Saturday, 17 October 2015

A garden visit - and walking the labyrinth

This week a group of us from Beelarong Community Farm visited horticulturist Linda Brennan's home Ecobotanica.  Linda and her husband moved onto a bushland block on the outskirts of Brisbane   two years ago and they have turned it into a wonderful oasis, complete with labyrinth.

The first of the group arrives at the bushland setting, they look a bit like Lilliput people next to the towering old Australian gum tree. It was a beautiful day.

After a warm welcome from Linda and her husband we started our morning with a labyrinth walk.  Here is the overview.  It is a classic style built to specific measurements.  A labyrinth has spiritual and meditative properties.  This link to the Labyrinth Society will explain it much better than I can.

The entrance, facing East.

With friend Bernice, ready to walk the labyrinth

And then it's over to the vegetable garden, through this entrance. I love the rooster on the roof and the flowerpot man guarding the entrance.

I loved the veggie garden, growing vegetables being my passion, and I spent the most time there. I'm afraid my photograph doesn't do it justice. It was packed with the most interesting and huge variety of vegetables and herbs. In the foreground is the pink bath with water-loving plants and fish (to keep down the mosquitoes, they eat them).

This is the front of the chicken run (or as we say in Australia "the chook house"). The two brown boxes either side of the painted door are the front of the nesting boxes. Just open the top and remove the lovely new-laid eggs.

We had a shower of rain which took us indoors for a delicious, and adventurous, morning tea. This colourful plate is of nasturtium flowers from Linda's garden, stuffed with cream cheese and fresh herbs. They disappeared in no time.

On the plate with the doily is the bunya nut cake. First time I've tasted bunya nuts and the cake was delicious.  You would have a long wait if you planted a bunya nut tree today. It only starts to crop when it reaches 100 years old, and then it only crops every 2 or 3 years. It's a tree native to Australia, the nut is original "bush tucker" and favoured by indigenous Australians - check out this link for more. It has an interesting history.

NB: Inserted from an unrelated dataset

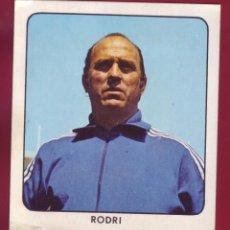 Fußball-Sticker - KEISA - BARÇA CAMPEON - BARCELONA - 1973 1974 - 73 74 - RODRI - 86556596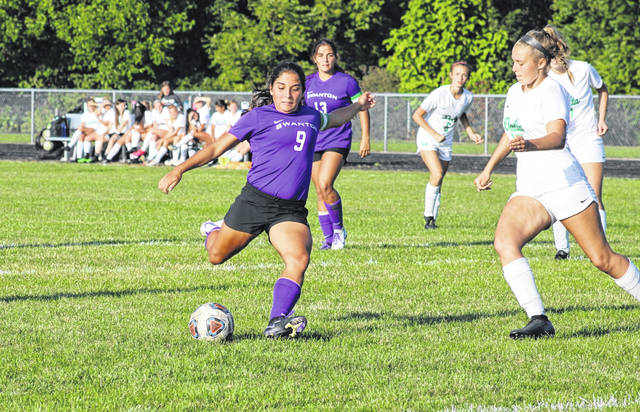 Averie Lutz of Swanton with a shot on goal in a game against Delta this season.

Finally, we visited the cottage garden and I found this beautiful Australian native hibiscus tree with the flowers a most delicate pink.

Thank you Linda. We had a wonderful time.

Happy Gardening.


  1. Hi, thank you for my visiting my blog and for taking the time to leave such a lovely comment. I do love my allotment I find being there so relaxing even though the hard work that is involved. Linda's home and veg patch and cottage garden looked beautiful and I love her entrance to her hen house :-) Its great to look around other peoples growing spaces and gain more knowledge. I am off to explore your little blog space here now. Best wishes, dee :-)

    1. Hello Dee. Thank you for visiting my new blog. I have enjoyed discovering yours and look forward to following it. I enjoy visiting other people's gardens and community gardens for inspiration, and just for the pure pleasure of it.